* START Data to use *

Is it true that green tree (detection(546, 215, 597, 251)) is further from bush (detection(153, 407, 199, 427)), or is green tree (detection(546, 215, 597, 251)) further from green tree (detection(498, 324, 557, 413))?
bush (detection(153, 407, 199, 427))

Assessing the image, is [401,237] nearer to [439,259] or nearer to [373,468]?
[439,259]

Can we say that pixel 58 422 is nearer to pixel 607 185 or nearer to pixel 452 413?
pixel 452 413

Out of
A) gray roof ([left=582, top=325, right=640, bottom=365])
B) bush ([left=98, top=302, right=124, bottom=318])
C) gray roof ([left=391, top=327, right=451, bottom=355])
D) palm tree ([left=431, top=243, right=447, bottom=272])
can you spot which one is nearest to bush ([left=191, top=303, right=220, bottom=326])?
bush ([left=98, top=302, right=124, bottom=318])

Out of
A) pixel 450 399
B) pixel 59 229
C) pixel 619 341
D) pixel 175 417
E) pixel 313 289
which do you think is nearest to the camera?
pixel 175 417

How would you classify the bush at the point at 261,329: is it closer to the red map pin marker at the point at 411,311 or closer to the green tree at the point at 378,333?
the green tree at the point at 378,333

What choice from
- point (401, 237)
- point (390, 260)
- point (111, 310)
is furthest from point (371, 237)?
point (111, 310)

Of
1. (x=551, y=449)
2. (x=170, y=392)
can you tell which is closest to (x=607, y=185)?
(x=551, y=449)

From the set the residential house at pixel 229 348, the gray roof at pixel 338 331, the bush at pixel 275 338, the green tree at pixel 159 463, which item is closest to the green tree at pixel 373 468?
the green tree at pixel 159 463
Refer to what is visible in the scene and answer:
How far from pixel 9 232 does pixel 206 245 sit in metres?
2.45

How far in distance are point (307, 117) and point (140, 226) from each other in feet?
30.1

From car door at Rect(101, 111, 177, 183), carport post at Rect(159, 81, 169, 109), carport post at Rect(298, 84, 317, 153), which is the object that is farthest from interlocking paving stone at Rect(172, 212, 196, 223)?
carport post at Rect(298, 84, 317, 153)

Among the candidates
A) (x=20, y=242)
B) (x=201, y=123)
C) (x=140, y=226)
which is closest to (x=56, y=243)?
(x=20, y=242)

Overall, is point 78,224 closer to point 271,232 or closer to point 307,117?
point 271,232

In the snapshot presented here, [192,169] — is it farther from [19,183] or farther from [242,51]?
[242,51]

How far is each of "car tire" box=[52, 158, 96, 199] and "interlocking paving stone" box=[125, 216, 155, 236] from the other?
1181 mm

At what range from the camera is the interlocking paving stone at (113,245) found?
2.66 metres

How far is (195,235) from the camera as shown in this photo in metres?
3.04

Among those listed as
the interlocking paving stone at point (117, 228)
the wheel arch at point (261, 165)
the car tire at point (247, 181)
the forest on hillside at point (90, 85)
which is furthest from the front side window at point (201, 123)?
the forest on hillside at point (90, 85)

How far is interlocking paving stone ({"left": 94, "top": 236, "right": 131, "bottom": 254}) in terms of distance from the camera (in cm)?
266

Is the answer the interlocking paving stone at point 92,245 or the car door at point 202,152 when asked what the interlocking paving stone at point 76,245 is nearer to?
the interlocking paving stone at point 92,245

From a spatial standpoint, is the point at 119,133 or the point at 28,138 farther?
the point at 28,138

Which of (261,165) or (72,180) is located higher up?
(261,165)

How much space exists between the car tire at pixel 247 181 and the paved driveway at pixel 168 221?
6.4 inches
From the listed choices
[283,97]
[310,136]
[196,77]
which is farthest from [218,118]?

* END Data to use *

Work to do:
Copy out the entries word for word, starting at the line that contains "How much space" and continuing through the final line of the entries, including both of those lines.

Solution for this exercise:
How much space exists between the car tire at pixel 247 181 and the paved driveway at pixel 168 221?
6.4 inches
From the listed choices
[283,97]
[310,136]
[196,77]
which is farthest from [218,118]?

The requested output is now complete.